Research Study Groups:
This trial has the following groups:- Group 1: Muse MRgFUS System
Awards:
This trial has 1 awards, including:- No Placebo-Only Group - All patients enrolled in this study will receive some form of active treatment.
Timeline:
This trial has the following timeline:- Screening: It may take up to 3 Weeks to process to see if you qualify in this trial.
- Treatment: The duration you will receive the treatment varies.
- Follow Ups: You may be asked to continue sharing information regarding the trial for 6 Months after you stop receiving the treatment.
Frequently Asked Questions
These questions and answers are submitted by anonymous patients, and have not been verified by our internal team.
How many subjects have enrolled in this experiment so far?
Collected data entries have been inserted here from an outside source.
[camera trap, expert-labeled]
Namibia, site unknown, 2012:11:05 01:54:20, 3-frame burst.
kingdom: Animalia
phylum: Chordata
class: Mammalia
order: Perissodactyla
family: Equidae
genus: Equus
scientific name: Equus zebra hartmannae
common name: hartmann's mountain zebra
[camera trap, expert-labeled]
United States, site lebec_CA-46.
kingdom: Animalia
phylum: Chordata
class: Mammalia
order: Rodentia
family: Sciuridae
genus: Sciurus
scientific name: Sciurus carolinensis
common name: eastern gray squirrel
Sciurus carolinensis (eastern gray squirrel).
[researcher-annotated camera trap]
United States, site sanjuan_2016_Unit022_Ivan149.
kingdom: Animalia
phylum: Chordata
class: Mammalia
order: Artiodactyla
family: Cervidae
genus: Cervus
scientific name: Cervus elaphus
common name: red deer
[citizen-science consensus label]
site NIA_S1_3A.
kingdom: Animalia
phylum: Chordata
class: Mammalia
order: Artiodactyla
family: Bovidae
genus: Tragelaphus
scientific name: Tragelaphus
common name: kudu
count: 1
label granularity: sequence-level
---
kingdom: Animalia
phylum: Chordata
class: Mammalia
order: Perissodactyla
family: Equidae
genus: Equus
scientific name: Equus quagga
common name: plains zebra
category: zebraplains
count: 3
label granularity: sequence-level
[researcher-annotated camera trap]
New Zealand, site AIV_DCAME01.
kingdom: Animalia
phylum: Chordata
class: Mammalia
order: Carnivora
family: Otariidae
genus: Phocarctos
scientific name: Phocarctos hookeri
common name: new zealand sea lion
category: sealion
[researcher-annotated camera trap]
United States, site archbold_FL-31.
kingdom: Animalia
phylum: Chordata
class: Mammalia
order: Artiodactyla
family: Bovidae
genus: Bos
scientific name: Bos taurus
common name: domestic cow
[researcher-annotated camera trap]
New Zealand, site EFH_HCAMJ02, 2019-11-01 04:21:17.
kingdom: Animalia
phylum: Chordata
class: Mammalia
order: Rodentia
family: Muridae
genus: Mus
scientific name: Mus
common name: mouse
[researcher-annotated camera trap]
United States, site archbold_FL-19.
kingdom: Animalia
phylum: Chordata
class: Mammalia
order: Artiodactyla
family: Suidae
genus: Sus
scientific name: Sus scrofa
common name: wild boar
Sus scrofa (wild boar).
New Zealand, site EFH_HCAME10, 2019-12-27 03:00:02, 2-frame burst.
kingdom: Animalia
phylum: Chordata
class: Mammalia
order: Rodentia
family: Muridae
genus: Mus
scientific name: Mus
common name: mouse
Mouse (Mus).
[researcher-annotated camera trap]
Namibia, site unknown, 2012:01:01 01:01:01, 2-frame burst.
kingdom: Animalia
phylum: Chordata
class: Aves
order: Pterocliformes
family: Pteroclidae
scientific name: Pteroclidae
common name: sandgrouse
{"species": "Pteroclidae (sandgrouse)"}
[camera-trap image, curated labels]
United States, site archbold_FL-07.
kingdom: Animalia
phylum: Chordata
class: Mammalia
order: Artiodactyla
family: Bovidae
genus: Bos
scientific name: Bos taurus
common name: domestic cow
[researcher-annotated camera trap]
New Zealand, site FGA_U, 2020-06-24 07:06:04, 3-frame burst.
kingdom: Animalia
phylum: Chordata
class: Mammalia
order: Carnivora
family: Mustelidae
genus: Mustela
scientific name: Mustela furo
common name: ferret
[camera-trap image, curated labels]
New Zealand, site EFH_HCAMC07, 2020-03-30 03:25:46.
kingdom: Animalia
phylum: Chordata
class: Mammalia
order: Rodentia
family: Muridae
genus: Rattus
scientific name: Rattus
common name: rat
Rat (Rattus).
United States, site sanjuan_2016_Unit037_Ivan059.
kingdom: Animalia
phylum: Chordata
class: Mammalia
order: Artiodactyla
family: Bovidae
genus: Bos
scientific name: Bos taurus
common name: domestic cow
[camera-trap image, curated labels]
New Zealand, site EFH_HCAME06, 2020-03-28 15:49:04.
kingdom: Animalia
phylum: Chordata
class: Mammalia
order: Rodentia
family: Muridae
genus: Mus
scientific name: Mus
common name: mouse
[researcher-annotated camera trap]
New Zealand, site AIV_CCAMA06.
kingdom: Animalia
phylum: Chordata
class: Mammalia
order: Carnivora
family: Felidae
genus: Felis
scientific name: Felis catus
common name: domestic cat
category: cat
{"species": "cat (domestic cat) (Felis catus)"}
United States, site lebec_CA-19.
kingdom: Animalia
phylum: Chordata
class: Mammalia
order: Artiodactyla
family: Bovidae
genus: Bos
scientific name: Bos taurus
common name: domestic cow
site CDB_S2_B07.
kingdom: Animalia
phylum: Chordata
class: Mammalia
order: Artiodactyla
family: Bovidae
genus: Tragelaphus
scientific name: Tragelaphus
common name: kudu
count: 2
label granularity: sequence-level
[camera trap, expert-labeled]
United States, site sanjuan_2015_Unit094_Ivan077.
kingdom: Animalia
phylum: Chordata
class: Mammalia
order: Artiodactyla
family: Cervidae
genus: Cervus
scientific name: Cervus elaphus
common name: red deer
"Affirmative. Referring to the clinicaltrials.gov website, it is clear that this research project has been recruiting since 8/2/2022 and needs 34 participants for its single-site study."
Answered by AI
Are there currently opportunities to join this research project?
"Affirmative. Data provided on clinicaltrials.gov verifies that this research effort, which was first declared on August 2nd 2022, is currently recruiting participants. A total of 34 volunteers are required to be enrolled at a single medical site."
Answered by AI
What results is this investigation aiming to attain?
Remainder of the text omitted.